WHAT THE TASK REQUIRES
Return each of the entries below word for word, with nothing changed.

LISTED ENTRIES

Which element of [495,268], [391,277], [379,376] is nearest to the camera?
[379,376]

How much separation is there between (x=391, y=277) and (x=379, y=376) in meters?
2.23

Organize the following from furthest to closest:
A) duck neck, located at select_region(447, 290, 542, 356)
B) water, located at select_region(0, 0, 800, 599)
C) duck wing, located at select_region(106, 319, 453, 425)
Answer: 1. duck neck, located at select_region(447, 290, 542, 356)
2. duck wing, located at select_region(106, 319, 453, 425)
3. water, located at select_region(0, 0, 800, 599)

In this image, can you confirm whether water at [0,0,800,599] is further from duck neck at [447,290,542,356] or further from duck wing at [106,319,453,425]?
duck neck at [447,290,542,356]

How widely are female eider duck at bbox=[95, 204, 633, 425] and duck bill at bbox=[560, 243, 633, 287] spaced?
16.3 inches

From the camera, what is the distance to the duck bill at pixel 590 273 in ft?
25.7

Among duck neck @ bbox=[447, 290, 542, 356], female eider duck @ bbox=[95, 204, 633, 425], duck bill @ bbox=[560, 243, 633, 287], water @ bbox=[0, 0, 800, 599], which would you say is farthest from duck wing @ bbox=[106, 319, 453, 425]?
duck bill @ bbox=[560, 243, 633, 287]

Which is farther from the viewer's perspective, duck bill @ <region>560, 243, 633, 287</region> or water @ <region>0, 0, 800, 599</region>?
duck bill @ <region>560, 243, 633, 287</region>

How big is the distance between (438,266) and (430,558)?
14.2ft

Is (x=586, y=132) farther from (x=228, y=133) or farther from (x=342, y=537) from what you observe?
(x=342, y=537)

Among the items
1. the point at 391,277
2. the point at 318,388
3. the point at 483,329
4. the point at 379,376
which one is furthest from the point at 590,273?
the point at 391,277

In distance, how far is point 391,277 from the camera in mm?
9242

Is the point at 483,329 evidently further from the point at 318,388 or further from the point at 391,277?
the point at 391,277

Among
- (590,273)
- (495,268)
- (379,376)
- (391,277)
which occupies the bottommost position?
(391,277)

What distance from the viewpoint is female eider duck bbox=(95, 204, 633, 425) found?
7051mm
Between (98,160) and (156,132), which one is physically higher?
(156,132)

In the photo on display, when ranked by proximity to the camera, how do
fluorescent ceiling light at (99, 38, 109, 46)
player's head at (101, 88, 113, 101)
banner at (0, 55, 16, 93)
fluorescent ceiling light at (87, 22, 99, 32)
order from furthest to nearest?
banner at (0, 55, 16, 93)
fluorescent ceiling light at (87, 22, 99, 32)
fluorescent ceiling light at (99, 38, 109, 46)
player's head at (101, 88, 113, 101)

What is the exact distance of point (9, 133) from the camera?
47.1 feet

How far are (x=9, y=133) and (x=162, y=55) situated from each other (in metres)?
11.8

REPLY TO THE TASK
Which element of [495,268], [391,277], [379,376] is nearest to the camera?
[379,376]

How much separation is there between (x=391, y=277) and (x=379, y=376) in meters?
2.23

Organize the following from furthest to closest:
A) duck neck, located at select_region(447, 290, 542, 356)
B) water, located at select_region(0, 0, 800, 599)
C) duck wing, located at select_region(106, 319, 453, 425)
Answer: 1. duck neck, located at select_region(447, 290, 542, 356)
2. duck wing, located at select_region(106, 319, 453, 425)
3. water, located at select_region(0, 0, 800, 599)

In this image, can you confirm whether water at [0,0,800,599] is further from duck neck at [447,290,542,356] or further from duck wing at [106,319,453,425]?
duck neck at [447,290,542,356]

How widely are female eider duck at bbox=[95, 204, 633, 425] and duck bill at bbox=[560, 243, 633, 287] spaced?
16.3 inches

From the camera, what is the distance to the duck bill at pixel 590 273 in ft?
25.7

Among duck neck @ bbox=[447, 290, 542, 356], female eider duck @ bbox=[95, 204, 633, 425], duck bill @ bbox=[560, 243, 633, 287], water @ bbox=[0, 0, 800, 599], which would you say is farthest from duck wing @ bbox=[106, 319, 453, 425]?
duck bill @ bbox=[560, 243, 633, 287]

Which is farther from the viewer's perspective, duck bill @ <region>560, 243, 633, 287</region> or water @ <region>0, 0, 800, 599</region>?
duck bill @ <region>560, 243, 633, 287</region>

How big is the distance between (438,266) and (430,558)?
14.2ft

Is (x=586, y=132) farther from (x=228, y=133) or farther from (x=342, y=537) from what you observe?
(x=342, y=537)

Among the items
1. the point at 391,277
2. the point at 318,388
3. the point at 483,329
4. the point at 379,376
which one is furthest from the point at 590,273?
the point at 391,277

In distance, how far is point 391,277 from the camera in mm?
9242

Is the point at 483,329 evidently further from the point at 318,388 or further from the point at 391,277?
the point at 391,277

Among
- (590,273)
- (495,268)
- (379,376)
- (391,277)
which occupies the bottommost position?
(391,277)

What distance from the viewpoint is female eider duck bbox=(95, 204, 633, 425) found?
7051mm
Between (98,160) and (156,132), which one is physically higher?
(156,132)

In the photo on display, when ranked by proximity to the camera, how do
fluorescent ceiling light at (99, 38, 109, 46)
player's head at (101, 88, 113, 101)
banner at (0, 55, 16, 93)
fluorescent ceiling light at (87, 22, 99, 32)
order from furthest to nearest?
banner at (0, 55, 16, 93)
fluorescent ceiling light at (87, 22, 99, 32)
fluorescent ceiling light at (99, 38, 109, 46)
player's head at (101, 88, 113, 101)

What is the exact distance of point (9, 133) from the camera?
47.1 feet

How far are (x=9, y=133) and (x=162, y=55) situated from each other (in metres)?
11.8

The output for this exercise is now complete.